そう言い残して、背中を向けて去っていく。

サニクリーンも彼女の後に付いて行ってしまった。


嵐のような少女であったがために、いなくなってしまうと静かで寂しいものだ。

ケトラも同様の感想を抱いたようで、


「何だか静かになったね」


と言っていた。


「まあ、二人とも。そんなに落ち込むことはないぞ。パルマ様も言ってたじゃないか。これで生涯の別れというわけじゃない。

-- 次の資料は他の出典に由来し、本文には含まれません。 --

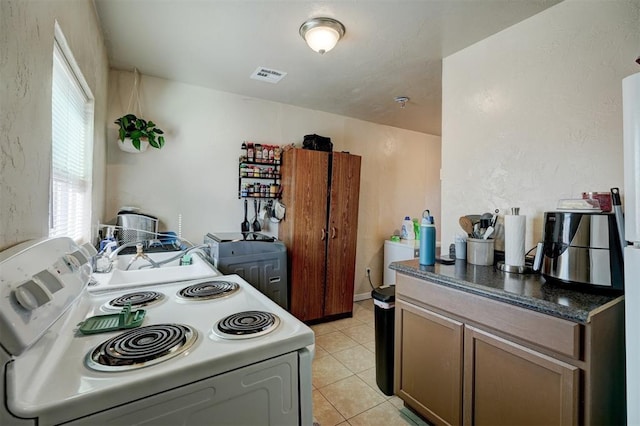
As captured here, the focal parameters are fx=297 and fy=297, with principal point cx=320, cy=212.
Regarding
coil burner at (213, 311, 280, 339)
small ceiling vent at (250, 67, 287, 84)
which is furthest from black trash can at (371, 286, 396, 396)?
small ceiling vent at (250, 67, 287, 84)

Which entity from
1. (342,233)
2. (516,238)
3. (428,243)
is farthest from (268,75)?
(516,238)

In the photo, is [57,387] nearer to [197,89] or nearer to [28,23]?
[28,23]

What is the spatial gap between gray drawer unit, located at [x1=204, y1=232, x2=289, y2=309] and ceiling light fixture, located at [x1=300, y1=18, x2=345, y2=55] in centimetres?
164

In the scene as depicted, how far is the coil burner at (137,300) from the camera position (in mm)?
1125

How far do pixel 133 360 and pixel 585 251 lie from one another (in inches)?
67.3

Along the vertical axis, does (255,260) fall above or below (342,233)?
below

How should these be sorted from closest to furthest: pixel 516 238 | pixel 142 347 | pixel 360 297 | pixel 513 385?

また会えばいいじゃねえか」


落ち込む僕たちに、父はそう言葉を掛けた。

彼らしいポジティブな響きだった。

周囲にいたギャラリーも気が付かぬうちに去っていて、辺りには僕たちしかいない。


時間も夕暮れ時に差し掛かっていて、日は沈み始めていた。

黄昏時の明るいとも暗いとも言えない明るさが、僕たちを包んでいく。

そうして、センチな気持ちに浸っている時、


「号外―!号外―!」


素っ頓狂な声を上げて、走る男がやってきた。

通りの向こうから飛び出して来て、紙を配って回っている。


肩から下げた鞄から、無造作に紙を取り出して投げるように渡す。

新聞屋であるのか、ゴシップ屋であるのか、イマイチよく分からなかったけれど、とにかく金も取らずに頒布をしているのが特徴的だった。


「何だろうね?」

「さあ?」

「どれ、俺にも見せてみろ」


バタバタと舞う何枚もの紙のうち、一枚をサッと手に取る。

文字が記されている面を自分の方に向けた。


ケトラと父と三人で一緒になってそれを覗き込む。


そこには、


『戦争開始!?』


という不穏な四文字が大きく踊っていた。


「シリウス様とイルディオ様が、本格的に対立したんだ!」


記事を配っている男が、繰り返し叫んでいる。

その意味を理解するまでに、かなりの時間を要してしまった。


先程までの楽しげな雰囲気が音を立てて崩れていくのを実感させられる。

パルマが悲しそうな顔をしていた理由は、寂しいからだけではない。

彼女の去り際を思い出しつつ、なんとなく察するものがあった。


「お兄ちゃん……」


ケトラの心配そうな声が、空に流れていく。

この場は、あたりにも静かだった。